Yesterday, I had a sudden realization.

You know, one of those moments when an idea that has been true but somehow invisible to you all along comes to light, and you can’t unsee it?

I do not have a “native” language anymore.

First, there was Italian

I was born in Italy, and for the first 14 years of my life, that’s the only language I spoke.

Like everyone else in middle school, I studied a foreign tongue, French in my case, but I didn’t make much progress at that age like most people. Add into the mix two summers where I spent one month in the french part of Switzerland with my parents, and I could make sense of written French, not much more.

That’s when I still had a mother tongue, Italian.

Then French took over.

I was 14 when I moved to France with my parents.

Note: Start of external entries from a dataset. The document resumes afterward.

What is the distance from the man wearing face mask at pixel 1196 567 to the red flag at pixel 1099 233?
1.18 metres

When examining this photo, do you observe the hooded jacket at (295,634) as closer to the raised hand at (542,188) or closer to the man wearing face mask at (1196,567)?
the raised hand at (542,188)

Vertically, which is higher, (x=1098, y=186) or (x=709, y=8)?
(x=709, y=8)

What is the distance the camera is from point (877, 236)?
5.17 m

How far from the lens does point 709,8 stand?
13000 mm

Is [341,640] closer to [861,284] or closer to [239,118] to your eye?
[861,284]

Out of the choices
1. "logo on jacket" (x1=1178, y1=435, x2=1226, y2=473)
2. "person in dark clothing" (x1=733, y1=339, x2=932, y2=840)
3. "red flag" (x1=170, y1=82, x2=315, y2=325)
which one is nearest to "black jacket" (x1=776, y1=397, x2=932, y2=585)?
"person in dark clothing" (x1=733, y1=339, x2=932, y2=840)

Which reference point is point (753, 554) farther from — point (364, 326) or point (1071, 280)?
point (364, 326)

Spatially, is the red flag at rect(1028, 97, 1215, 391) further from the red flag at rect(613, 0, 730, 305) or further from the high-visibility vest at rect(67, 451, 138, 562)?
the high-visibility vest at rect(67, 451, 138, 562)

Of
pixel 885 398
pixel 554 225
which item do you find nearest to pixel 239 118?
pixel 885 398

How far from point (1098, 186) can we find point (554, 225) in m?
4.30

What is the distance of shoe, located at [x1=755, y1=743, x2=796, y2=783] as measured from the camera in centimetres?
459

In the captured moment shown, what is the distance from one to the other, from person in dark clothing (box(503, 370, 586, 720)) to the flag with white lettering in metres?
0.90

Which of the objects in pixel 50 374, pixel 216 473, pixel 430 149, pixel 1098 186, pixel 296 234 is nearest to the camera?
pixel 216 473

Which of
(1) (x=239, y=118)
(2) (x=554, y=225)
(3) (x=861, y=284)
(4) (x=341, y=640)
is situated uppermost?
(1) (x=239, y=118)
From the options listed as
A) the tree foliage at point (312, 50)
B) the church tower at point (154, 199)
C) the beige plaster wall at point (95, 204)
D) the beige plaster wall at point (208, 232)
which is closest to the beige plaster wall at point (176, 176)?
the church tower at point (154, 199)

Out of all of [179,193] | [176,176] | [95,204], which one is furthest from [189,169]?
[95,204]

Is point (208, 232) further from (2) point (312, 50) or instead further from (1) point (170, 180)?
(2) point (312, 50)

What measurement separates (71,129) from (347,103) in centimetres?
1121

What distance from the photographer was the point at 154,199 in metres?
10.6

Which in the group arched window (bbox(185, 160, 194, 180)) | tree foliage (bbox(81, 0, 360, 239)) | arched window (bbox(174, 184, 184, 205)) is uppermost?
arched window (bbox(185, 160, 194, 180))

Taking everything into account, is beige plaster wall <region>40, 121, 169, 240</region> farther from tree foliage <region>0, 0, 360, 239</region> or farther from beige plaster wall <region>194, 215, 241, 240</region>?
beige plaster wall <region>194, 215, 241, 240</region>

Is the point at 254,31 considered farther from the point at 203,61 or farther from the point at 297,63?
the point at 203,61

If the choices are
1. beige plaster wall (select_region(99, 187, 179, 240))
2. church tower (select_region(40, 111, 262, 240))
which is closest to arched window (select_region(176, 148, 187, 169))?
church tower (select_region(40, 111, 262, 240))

The first year was quite intense. A deep dive, if you will, as I resumed school in a foreign language in a town where no one I knew besides my parents spoke Italian. I learned, eventually. My French improved year after year, and I reached a point where I was more comfortable speaking it than Italian.

After all, I spent 28 years in French-speaking countries.

Meanwhile, English snook up on me.

English, like French years prior, didn’t stick in school.

I started working online, building websites, hiring people from India to Thailand, to South America, doing business with American companies, and finally joining one 11 years ago. I went from using English a few hours per day to making it the primary language I speak, read, and write each day.

To this day, I have more than 32,000 hours of English practice.

I don’t complain. I enjoy speaking each of these three languages.

But I had this realization that neither feels like my “native” one anymore.